→ Task to carry out
Set down the line that contains "Among all options in" and every line after it to the end of the entries, exactly as they stand and nothing more.

===== Records for the task

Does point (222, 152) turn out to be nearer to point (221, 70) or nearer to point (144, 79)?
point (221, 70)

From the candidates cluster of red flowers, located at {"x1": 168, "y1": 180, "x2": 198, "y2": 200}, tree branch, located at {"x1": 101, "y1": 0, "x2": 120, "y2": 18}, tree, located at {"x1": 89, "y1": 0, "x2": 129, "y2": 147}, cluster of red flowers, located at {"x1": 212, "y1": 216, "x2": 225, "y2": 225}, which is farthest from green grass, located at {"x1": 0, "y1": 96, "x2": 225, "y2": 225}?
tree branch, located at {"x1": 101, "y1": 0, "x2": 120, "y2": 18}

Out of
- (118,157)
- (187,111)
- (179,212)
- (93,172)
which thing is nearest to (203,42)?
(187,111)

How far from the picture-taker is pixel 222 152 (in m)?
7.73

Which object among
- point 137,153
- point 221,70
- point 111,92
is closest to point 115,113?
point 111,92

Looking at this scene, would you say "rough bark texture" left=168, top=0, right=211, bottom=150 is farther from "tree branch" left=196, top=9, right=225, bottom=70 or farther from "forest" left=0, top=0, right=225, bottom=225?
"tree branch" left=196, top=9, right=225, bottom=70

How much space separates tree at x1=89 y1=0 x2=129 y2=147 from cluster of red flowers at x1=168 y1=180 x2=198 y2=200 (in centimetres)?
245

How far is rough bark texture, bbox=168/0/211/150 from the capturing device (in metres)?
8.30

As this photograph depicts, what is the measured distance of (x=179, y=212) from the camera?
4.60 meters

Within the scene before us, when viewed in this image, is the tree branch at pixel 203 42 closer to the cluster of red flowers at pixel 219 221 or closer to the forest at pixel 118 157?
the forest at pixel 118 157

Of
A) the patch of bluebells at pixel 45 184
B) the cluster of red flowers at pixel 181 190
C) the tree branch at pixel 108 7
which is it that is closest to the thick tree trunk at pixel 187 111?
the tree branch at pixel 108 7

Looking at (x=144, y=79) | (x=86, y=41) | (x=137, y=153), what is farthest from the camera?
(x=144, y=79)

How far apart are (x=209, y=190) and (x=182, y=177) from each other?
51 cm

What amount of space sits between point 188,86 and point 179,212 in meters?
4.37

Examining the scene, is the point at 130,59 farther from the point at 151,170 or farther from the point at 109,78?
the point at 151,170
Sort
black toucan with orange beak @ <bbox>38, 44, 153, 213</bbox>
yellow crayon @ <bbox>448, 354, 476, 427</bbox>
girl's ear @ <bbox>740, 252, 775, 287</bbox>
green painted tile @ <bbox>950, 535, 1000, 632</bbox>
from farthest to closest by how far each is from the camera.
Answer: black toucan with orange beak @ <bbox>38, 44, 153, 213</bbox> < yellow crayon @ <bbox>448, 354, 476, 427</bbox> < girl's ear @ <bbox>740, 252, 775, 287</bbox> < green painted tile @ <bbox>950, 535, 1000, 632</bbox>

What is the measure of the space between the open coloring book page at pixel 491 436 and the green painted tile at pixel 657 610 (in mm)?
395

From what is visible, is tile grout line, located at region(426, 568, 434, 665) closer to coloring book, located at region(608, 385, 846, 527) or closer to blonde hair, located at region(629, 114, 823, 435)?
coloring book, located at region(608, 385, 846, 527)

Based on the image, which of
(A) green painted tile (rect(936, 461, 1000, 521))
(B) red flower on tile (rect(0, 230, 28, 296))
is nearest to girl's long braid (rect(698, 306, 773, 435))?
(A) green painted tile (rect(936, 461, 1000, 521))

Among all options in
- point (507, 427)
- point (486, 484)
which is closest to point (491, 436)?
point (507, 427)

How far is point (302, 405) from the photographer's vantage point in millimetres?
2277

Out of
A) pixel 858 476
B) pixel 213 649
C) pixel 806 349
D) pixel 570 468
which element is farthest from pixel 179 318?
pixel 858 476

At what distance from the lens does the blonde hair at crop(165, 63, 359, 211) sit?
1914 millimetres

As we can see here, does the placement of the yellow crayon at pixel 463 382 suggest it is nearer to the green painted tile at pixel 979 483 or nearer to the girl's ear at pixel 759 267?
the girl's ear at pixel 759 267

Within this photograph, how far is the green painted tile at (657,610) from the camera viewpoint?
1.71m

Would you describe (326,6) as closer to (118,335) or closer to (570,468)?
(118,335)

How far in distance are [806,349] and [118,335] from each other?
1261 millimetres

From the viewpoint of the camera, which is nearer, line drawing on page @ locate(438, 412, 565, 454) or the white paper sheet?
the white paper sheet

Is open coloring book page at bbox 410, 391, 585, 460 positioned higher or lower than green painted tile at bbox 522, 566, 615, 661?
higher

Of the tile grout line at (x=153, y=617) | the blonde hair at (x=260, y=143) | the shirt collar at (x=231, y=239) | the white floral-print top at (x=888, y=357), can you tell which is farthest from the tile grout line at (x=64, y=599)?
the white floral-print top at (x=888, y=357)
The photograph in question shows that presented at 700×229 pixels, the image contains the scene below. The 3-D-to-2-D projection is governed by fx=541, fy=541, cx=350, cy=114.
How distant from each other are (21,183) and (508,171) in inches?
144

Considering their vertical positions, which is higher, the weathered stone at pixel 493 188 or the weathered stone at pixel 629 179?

==========

→ Correct result
Among all options in
- point (507, 427)
- point (486, 484)
which is closest to point (491, 436)?
point (507, 427)

How far is point (302, 405) from the photographer's vantage point in millimetres?
2277

Out of
A) pixel 858 476
B) pixel 213 649
C) pixel 806 349
D) pixel 570 468
which element is farthest from pixel 179 318?
pixel 858 476

At what distance from the lens does the blonde hair at crop(165, 63, 359, 211) sit?
1914 millimetres

As we can see here, does the placement of the yellow crayon at pixel 463 382 suggest it is nearer to the green painted tile at pixel 979 483 or nearer to the girl's ear at pixel 759 267?
the girl's ear at pixel 759 267

Within this photograph, how far is the green painted tile at (657,610) from the camera viewpoint?
1.71m

Would you describe (326,6) as closer to (118,335) or closer to (570,468)?
(118,335)

How far in distance are [806,349] and [118,335] from each other?
1261 millimetres

From the viewpoint of the camera, which is nearer, line drawing on page @ locate(438, 412, 565, 454) or the white paper sheet?
the white paper sheet

Is open coloring book page at bbox 410, 391, 585, 460 positioned higher or lower than green painted tile at bbox 522, 566, 615, 661?
higher

Of the tile grout line at (x=153, y=617) | the blonde hair at (x=260, y=143) | the shirt collar at (x=231, y=239) | the white floral-print top at (x=888, y=357), can you tell which is farthest from the tile grout line at (x=64, y=599)?
the white floral-print top at (x=888, y=357)
The photograph in question shows that presented at 700×229 pixels, the image contains the scene below. The 3-D-to-2-D projection is governed by fx=541, fy=541, cx=350, cy=114.
How distant from each other are (21,183) and (508,171) in inches?
144

Considering their vertical positions, which is higher, the weathered stone at pixel 493 188 or the weathered stone at pixel 629 179?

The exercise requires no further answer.